Selective early induction of synaptosomal-associated protein (molecular weight 25,000) following systemic administration of kainate at convulsant doses in the rat.

SNAP-25 (synaptosomal-associated protein of mol. wt 25,000) is an essential component for neurotransmitter release, and its expression has been related to the plastic responses that follow CNS injury. In the present study, transient induction of SNAP-25 in selected brain areas is shown by immunohistochemistry at short times after a single intraperitoneal injection of kainate at convulsant doses. Six hours after kainate injection, SNAP-25 immunoreactivity was noticed in the perikarya of certain neurons of the perirhinal and lateral cortices, polymorphic layer of the dentate gyrus, CA3 pyramidal area of the hippocampus, and thalamus. In the same areas, a strong increase in SNAP-25 immunorectivity was detected at 12 and 24 h after kainate injection in cell bodies and fibers. Four days after kainate administration, the immunostaining pattern was similar to that observed in control animals.

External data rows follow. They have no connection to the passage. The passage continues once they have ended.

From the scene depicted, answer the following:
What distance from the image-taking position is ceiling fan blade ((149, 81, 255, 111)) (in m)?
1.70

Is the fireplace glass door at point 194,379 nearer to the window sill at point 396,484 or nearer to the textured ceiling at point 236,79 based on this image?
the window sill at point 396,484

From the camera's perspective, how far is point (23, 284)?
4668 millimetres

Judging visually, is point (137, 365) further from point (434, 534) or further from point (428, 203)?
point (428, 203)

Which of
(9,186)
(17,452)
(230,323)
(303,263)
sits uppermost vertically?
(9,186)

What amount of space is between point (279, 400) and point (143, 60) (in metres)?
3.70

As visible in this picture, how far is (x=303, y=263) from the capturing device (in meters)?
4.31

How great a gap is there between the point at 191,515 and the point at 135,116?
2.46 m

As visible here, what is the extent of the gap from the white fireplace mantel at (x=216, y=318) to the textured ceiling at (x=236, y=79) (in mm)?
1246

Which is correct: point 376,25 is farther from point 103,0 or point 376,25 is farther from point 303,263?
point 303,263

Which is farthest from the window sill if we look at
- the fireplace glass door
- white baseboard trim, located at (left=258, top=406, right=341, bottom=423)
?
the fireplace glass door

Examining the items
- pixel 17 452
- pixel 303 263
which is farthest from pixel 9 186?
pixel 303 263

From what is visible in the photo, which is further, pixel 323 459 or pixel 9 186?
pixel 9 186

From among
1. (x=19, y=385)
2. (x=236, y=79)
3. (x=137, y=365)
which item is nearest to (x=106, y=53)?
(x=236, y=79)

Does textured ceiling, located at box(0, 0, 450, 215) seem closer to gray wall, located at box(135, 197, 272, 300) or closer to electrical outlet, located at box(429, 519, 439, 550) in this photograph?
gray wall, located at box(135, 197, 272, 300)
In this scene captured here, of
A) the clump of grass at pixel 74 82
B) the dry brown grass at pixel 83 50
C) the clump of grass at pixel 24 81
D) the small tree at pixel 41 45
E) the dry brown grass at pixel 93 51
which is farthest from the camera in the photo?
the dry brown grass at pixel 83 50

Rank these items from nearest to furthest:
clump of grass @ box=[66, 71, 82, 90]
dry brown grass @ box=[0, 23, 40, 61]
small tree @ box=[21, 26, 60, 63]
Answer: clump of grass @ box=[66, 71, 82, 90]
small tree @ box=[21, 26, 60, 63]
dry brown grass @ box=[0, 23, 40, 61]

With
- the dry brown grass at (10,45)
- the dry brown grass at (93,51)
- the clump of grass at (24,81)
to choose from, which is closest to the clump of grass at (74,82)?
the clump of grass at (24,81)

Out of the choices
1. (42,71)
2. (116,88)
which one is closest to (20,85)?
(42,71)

Intraperitoneal injection of cycloheximide blocked the expression of SNAP-25, thus suggesting de novo SNAP-25 protein synthesis following kainate administration. Kainate-dependent induction of SNAP-25a messenger RNA synthesis was observed by in situ hybridization in the mentioned brain areas. Heat shock protein of mol. wt 72,000 (HSP70/72) is a chaperone whose expression is induced early under stress conditions. Its expression and distribution were compared to that of SNAP-25 after the excitotoxic insult. Brain areas overexpressing SNAP-25 and HSP70/72 overlapped. In addition, partial co-localization of both antigens was observed by double-labeling immunohistochemistry. These results provide evidence of an involvement of SNAP-25 in the reactive response that follows kainate administration, and support the role of this protein in the plastic events that take place after kainate excitotoxicity.